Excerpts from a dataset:
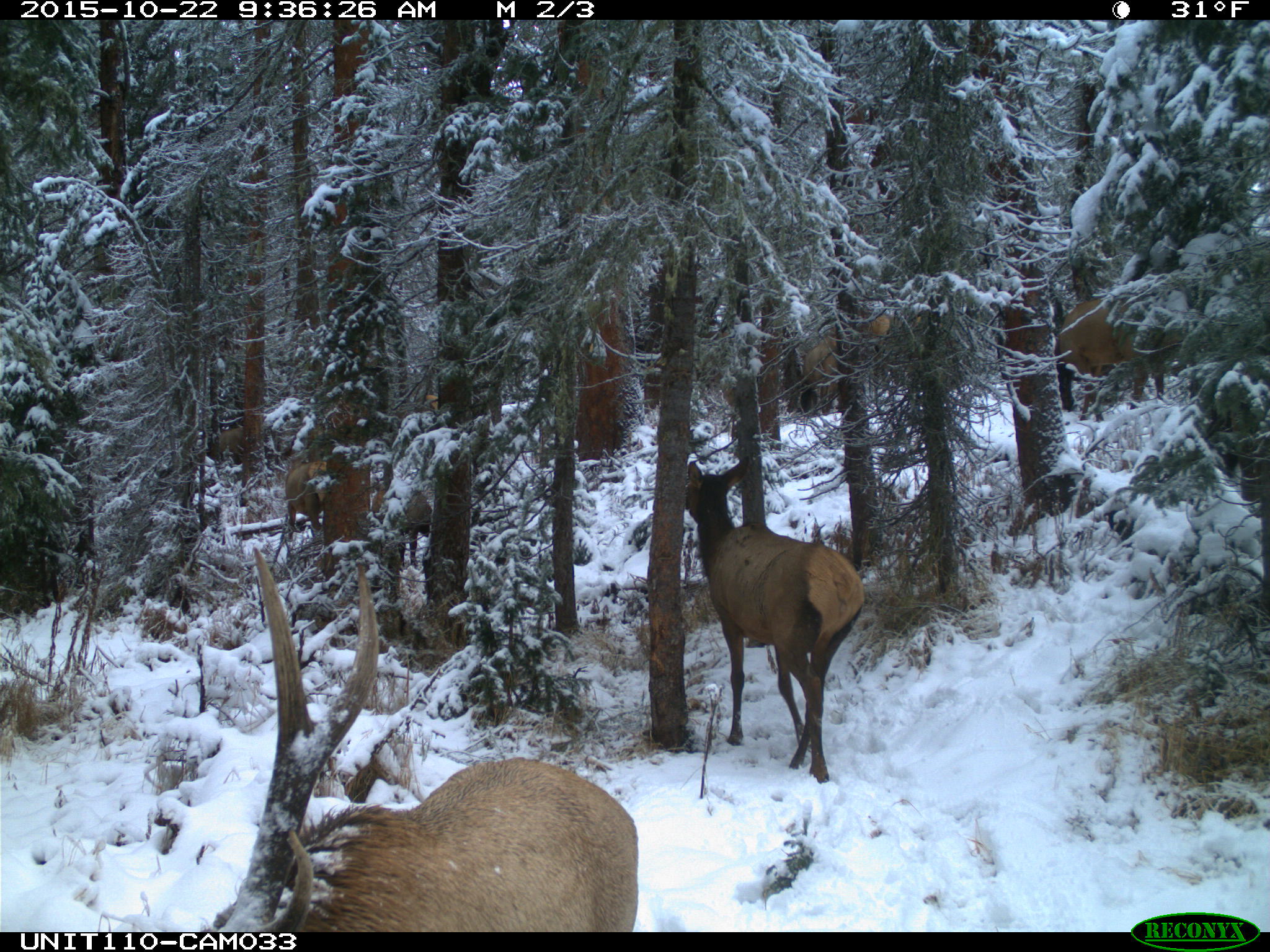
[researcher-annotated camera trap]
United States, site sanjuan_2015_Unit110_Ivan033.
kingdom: Animalia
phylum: Chordata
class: Mammalia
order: Artiodactyla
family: Cervidae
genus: Cervus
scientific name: Cervus elaphus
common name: red deer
Cervus elaphus (red deer).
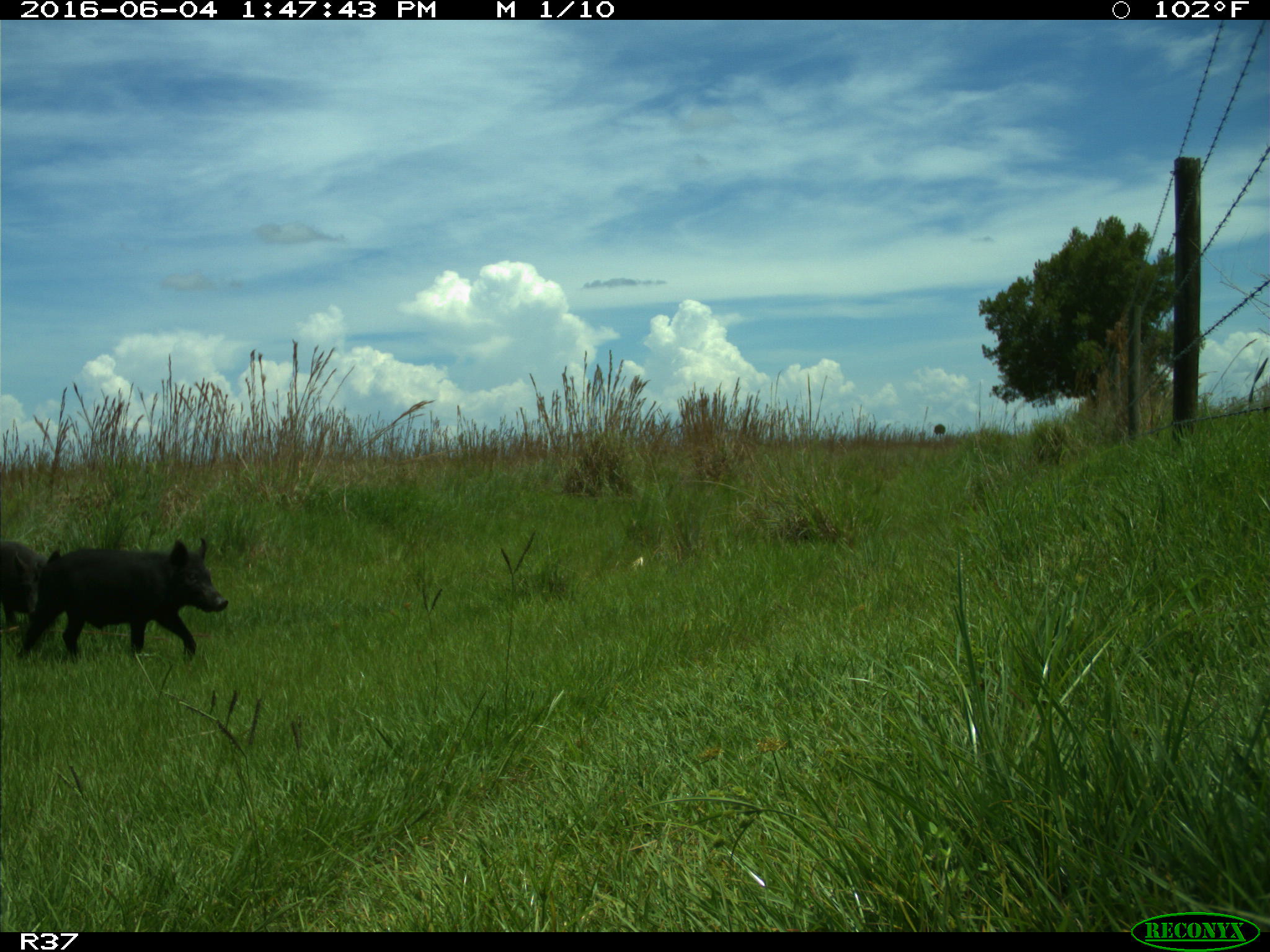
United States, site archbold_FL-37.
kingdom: Animalia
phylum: Chordata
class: Mammalia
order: Artiodactyla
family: Suidae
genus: Sus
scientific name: Sus scrofa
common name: wild boar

▸ **WORK INSTRUCTION**:
Your copy should hold every record word for word and none of the pictures.

▸ **RESULT FOR THIS TASK**:
[researcher-annotated camera trap]
United States, site sanjuan_2015_Unit110_Ivan033.
kingdom: Animalia
phylum: Chordata
class: Mammalia
order: Artiodactyla
family: Cervidae
genus: Cervus
scientific name: Cervus elaphus
common name: red deer
Cervus elaphus (red deer).
United States, site archbold_FL-37.
kingdom: Animalia
phylum: Chordata
class: Mammalia
order: Artiodactyla
family: Suidae
genus: Sus
scientific name: Sus scrofa
common name: wild boar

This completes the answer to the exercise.